**Directions for this task**
Please copy exactly the lines that begin with the one containing "Based on the image provided, out of" and end with the last line of the entries.

___

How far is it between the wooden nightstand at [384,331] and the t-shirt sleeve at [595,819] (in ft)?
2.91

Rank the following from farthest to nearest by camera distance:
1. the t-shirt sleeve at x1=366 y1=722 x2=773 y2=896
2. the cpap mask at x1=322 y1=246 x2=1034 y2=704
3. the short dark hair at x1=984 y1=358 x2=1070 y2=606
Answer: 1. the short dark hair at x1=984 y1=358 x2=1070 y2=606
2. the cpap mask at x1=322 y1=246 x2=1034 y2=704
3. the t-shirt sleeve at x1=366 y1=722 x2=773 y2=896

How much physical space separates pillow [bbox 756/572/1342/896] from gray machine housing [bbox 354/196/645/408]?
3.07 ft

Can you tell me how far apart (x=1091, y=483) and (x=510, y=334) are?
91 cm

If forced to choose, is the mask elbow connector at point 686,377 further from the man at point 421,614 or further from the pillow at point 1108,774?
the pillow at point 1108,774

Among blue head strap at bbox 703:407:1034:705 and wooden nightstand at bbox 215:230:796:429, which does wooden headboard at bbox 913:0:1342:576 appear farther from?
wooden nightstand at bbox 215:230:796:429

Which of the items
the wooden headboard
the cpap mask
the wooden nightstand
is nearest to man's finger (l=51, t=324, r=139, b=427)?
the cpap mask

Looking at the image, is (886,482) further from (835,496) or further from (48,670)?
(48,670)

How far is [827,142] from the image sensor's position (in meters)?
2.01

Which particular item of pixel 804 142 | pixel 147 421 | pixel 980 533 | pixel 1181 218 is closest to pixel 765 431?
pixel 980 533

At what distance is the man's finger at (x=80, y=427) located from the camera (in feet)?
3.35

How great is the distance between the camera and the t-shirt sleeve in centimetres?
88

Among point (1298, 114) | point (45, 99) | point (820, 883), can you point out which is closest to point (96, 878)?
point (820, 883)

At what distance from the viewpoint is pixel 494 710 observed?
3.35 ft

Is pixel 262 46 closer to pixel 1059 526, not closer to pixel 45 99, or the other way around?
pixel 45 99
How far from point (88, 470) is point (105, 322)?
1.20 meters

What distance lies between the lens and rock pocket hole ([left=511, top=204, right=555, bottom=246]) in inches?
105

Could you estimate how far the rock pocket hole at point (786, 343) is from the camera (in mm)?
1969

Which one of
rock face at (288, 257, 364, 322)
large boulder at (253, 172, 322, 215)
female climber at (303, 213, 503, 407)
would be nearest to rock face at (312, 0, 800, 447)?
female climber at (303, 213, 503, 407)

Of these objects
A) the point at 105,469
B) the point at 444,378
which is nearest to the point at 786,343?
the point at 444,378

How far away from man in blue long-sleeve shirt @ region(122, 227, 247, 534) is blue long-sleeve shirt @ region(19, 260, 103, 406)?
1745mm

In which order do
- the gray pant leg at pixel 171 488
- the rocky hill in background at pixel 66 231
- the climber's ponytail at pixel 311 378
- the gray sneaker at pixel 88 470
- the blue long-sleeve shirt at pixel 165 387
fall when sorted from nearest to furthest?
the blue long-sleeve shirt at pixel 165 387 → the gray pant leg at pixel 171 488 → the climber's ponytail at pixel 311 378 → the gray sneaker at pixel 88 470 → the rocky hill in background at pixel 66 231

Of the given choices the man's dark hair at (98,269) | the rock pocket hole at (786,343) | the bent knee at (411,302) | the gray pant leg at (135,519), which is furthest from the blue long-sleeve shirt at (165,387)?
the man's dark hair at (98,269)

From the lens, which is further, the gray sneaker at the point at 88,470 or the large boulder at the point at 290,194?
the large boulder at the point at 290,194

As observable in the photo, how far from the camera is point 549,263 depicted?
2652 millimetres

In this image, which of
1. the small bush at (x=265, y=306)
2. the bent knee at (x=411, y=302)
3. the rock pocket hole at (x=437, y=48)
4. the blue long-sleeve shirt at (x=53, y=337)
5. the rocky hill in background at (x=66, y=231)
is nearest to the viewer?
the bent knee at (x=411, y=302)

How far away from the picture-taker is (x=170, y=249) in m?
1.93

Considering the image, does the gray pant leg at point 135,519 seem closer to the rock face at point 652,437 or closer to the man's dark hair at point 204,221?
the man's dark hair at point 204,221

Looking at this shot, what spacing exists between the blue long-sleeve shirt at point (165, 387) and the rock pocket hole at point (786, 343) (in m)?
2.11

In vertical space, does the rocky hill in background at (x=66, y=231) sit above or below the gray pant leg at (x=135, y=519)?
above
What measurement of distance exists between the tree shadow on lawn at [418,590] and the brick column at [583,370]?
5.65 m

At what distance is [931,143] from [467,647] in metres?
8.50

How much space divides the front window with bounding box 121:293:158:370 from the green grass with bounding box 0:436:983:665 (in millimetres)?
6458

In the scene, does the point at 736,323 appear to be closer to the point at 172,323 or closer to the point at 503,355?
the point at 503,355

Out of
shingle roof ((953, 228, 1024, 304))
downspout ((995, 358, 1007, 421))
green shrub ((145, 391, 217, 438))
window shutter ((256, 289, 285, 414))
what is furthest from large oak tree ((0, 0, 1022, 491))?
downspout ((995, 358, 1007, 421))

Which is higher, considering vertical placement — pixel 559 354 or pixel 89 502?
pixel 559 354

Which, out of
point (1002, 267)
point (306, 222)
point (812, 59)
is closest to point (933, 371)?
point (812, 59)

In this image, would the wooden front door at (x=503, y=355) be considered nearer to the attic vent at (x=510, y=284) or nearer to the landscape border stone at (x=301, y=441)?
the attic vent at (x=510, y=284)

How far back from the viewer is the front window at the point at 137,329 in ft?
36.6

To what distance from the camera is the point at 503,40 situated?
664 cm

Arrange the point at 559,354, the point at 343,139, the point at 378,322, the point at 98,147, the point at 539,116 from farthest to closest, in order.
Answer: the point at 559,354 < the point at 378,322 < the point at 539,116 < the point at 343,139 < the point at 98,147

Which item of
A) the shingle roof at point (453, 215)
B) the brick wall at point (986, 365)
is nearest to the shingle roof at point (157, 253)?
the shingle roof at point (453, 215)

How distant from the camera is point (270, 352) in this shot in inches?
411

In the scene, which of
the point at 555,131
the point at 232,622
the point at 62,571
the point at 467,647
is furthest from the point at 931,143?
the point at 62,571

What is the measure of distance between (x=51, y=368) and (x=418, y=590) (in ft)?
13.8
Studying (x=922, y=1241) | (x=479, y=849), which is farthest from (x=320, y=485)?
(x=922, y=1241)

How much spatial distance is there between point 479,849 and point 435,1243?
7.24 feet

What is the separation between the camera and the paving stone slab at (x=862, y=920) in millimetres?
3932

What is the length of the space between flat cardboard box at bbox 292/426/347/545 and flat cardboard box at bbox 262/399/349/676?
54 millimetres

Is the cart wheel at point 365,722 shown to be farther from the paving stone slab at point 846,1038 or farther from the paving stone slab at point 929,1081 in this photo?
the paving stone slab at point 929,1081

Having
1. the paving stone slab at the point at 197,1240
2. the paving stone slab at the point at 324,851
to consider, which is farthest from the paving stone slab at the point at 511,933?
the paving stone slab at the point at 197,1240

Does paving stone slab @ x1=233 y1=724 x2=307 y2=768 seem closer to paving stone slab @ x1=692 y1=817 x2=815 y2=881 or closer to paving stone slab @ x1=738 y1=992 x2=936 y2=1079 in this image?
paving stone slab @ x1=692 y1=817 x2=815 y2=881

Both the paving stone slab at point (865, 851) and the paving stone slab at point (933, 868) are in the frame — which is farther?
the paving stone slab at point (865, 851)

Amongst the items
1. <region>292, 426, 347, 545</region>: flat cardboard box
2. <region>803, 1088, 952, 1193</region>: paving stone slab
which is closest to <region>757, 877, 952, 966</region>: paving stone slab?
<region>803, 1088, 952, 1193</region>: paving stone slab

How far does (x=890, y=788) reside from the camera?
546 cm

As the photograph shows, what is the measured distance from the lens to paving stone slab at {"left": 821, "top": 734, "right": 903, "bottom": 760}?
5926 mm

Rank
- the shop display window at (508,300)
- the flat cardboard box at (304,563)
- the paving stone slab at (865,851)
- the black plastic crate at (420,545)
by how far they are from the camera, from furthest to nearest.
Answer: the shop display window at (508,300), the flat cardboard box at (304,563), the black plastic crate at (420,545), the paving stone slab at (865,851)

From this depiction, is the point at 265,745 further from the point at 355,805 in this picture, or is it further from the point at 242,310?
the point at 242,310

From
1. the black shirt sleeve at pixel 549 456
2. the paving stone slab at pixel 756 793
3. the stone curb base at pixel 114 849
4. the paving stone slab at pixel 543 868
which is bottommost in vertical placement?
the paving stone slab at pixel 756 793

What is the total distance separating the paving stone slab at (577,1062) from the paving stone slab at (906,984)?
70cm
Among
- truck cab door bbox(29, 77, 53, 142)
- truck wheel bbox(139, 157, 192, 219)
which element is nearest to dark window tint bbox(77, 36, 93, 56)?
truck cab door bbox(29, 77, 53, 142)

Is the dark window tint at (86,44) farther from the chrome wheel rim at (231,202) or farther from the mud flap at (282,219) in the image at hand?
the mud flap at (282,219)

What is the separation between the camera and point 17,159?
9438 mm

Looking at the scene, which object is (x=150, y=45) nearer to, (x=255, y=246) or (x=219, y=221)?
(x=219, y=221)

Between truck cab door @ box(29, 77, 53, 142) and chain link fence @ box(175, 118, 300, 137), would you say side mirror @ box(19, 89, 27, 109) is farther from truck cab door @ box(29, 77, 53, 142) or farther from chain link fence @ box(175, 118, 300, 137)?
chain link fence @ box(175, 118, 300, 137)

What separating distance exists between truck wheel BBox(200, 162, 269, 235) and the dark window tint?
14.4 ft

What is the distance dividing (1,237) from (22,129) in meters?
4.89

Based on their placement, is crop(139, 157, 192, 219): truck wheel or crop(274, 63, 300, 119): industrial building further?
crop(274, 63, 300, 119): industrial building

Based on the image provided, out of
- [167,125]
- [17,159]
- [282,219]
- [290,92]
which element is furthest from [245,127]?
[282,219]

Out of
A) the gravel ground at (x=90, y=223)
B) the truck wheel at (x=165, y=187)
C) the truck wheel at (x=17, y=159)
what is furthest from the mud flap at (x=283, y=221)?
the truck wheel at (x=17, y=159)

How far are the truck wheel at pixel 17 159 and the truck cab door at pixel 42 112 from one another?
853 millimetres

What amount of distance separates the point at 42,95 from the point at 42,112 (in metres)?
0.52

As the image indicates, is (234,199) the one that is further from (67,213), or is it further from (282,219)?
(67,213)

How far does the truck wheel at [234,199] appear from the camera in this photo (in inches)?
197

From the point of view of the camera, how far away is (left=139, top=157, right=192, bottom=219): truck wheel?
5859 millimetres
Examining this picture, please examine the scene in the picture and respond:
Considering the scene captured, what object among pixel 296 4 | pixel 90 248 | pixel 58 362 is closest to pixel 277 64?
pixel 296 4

___

**Written reply**
Based on the image provided, out of
- [167,125]
- [17,159]
- [282,219]
- [290,92]
which element is furthest from [245,127]?
[282,219]

Out of
A) the gravel ground at (x=90, y=223)
B) the truck wheel at (x=165, y=187)
C) the truck wheel at (x=17, y=159)
what is furthest from the mud flap at (x=283, y=221)?
the truck wheel at (x=17, y=159)

How far are the truck wheel at pixel 17 159 and the truck cab door at pixel 42 112 from one another?
853 millimetres

What amount of distance separates the point at 42,95 from the point at 42,112 (in metres)?
0.52

As the image indicates, is (234,199) the one that is further from (67,213), or is it further from (282,219)?
(67,213)

How far does the truck wheel at [234,199] appear from the camera in this photo (in inches)?
197

From the point of view of the camera, how far away is (left=139, top=157, right=192, bottom=219): truck wheel?
5859 millimetres
Examining this picture, please examine the scene in the picture and respond:
Considering the scene captured, what object among pixel 296 4 | pixel 90 248 | pixel 58 362 is closest to pixel 277 64?
pixel 296 4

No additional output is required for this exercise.